### 抜粋

ブログ

2019.04.20

監理団体になるには?【監理団体の許可】についてわかりやすく解説

【広告】誠実と信頼。監理団体の設立はtetote行政書士事務所へ。
監理団体の新規設立でお困りではありませんか?「何から手をつけていいかわからない…」「時間がなくて話が進まない…」という方は是非tetote行政書士事務所にご相談下さい。

こんなお悩みありませんか?

✔︎監理団体を立ち上げたいけど手続がよくわかんない…

✔︎うちの組合は監理団体になれるの?

この記事では、監理団体になるための許可についてわかりやすく解説しています。

監理団体とは?

監理団体とは、許可を受けて実習監理を行う団体のことを言います(技能実習法2条10項)。実習監理とは、実習生を受け入れる団体と実習生の間における雇用関係の成立のあっせん及び受入団体に対する技能実習の実施に関する監理を行うことを指します(同法2条9項)。

監理団体は許可制となっており、監理団体の許可を取得することで技能実習生のあっせんができるようになります。
ちなみに、以前は組合としての活動が1年以上ないと外国人の受入ができないという制限がありましたが、現在ではそのような制限はありません。また、職業紹介事業の許可を取得しなくても、監理団体の許可を得れば外国人技能実習生のあっせんを行うことができます。

 

監理団体の許可について

監理団体の許可は「一般監理事業許可」「特定監理事業許可」の2種類が存在します。

〇「何がどう違うの?」
監理できる技能実習が異なります。
一般監理事業とは、第一号から第三号の団体監理型技能実習を行わせる団体監理型実習実施者について実習監理を行う事業のことを指します。
特定監理事業とは、第一号団体監理型技能実習又は第二号団体監理型技能実習のみを行わせる団体監理型実習実施者について実習監理を行う事業をいいます。

〇「第一号とか二号とかって何?」
いわゆる「技能実習◯号」と呼ばれるもので、一年目は技能実習1号、2・3年目は技能実習2号、4・5年目は技能実習3号というように、技能実習は3段階に別れているんですね。つまり、一般監理事業の場合は技能実習生をマックス5年間面倒見ることができ、特定監理事業の場合は1年目または2・3年目の技能実習生の面倒を見るということになります。

保存されたデータの記録
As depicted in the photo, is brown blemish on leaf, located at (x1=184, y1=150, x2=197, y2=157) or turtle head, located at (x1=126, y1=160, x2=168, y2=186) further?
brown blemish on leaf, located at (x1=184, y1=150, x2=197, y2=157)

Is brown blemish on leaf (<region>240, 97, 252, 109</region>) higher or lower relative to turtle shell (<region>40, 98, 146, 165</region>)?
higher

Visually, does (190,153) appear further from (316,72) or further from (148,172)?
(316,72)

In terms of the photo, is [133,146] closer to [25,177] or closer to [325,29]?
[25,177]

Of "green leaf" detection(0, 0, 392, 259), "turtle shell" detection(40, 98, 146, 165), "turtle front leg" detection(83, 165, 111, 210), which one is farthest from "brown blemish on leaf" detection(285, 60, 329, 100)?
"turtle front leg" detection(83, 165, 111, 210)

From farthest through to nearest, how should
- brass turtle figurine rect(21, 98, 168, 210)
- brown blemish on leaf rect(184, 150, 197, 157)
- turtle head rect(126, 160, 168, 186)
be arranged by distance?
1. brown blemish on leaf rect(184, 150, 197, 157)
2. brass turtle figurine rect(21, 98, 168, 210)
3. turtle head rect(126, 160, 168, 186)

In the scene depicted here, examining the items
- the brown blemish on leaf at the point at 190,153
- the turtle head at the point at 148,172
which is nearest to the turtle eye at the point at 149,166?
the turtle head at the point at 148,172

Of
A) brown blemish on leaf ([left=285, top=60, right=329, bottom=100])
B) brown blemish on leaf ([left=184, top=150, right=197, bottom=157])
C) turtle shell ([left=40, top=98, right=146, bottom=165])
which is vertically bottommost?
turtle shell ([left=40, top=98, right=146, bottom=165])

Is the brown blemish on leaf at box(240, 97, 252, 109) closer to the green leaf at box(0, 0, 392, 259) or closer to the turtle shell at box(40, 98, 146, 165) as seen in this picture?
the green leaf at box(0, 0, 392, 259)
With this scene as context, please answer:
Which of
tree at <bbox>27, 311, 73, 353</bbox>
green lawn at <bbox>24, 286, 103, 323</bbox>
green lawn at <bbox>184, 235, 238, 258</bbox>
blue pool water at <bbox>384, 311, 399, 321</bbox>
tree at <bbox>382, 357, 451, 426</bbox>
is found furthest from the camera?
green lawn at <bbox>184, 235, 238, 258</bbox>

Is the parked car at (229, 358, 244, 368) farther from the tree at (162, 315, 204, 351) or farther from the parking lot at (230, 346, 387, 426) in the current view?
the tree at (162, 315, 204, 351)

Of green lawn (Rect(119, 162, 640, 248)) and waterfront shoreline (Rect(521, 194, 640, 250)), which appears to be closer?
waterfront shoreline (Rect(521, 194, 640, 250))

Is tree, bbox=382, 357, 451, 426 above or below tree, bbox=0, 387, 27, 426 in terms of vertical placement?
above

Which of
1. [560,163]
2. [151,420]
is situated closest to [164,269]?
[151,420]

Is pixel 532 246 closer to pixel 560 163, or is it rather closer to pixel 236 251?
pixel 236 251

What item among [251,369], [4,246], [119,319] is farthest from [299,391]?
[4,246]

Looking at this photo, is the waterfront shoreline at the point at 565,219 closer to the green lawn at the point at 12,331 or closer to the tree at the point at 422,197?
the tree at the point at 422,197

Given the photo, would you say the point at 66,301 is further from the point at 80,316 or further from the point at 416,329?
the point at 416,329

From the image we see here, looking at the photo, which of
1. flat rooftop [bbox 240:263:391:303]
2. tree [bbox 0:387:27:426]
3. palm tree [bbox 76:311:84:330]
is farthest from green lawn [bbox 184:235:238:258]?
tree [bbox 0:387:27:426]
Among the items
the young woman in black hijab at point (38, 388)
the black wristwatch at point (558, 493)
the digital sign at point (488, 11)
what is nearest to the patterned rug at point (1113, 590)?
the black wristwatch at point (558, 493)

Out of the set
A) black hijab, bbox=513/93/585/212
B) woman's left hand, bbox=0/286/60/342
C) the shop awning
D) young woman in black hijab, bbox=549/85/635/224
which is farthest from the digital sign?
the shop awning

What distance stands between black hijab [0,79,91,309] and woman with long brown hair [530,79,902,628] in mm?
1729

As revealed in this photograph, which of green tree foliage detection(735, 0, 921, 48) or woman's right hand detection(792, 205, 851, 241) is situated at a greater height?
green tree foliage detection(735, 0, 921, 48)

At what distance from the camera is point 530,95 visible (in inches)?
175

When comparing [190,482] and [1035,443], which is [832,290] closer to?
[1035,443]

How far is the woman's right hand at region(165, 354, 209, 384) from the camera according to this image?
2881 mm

### 課題のねらい
監理団体の許可を解説した文章を、最後の文の次から書き継ぎなさい。

### 解答
第1号から第3号技能実習生のイメージは下図のようになります。

 

ところで、監理団体としてはマックス5年の一般管理事業許可を取りたいことと思います。もっとも、一般管理事業許可には「優良な監理団体」であることが求められています。優良な監理団体とは、次の要件を満たした監理団体のことをいいます。

【「優良な監理団体」の要件】

以下の各項目の合計120点満点中6割(72点)以上となること
① 実習の実施状況の監査その他の業務を行う体制(50点)
・監理事業に関与する常勤の役職員と実習監理を行う実習実施者の比率
監理責任者以外の監査に関与する職員の講習受講歴 等
② 技能等の修得等に係る実績(40点)
・過去3年間の基礎級、3級、2級程度の
技能検定等の合格率* 等
*3級2級については、新制度への移行期は合格実績を勘案
③ 法令違反・問題の発生状況(5点(違反等あれば大幅減点))
・直近過去3年以内の改善命令の実績、失踪の割合
④ 相談・支援体制(15点)
・他の機関で実習が困難となった実習生の受入に協力する旨の登録を 行っていること
・他の機関で実習継続が困難となった実習生の受入実績 等
⑤ 地域社会との共生(10点)
・実習実施者に対する日本語学習への支援
・実習実施者が行う地域社会との交流を行う機会・日本文化を学ぶ機会の提供への支援

 

監理団体の許可要件

⑴非営利法人であること

監理団体は技能等の移転による国際協力の推進を目的とする技能実習制度において重要な役割を果たす機関であり、本邦の営利を目的としない法人であることが求められています。具体的には、省令で認められる法人形態が列挙されており、原則として、商工会議所、商工会、中小企業団体、職業訓練法人、農業協同組合、漁業協同組合、公益社団法人又は公益財団法人であることが必要とされています。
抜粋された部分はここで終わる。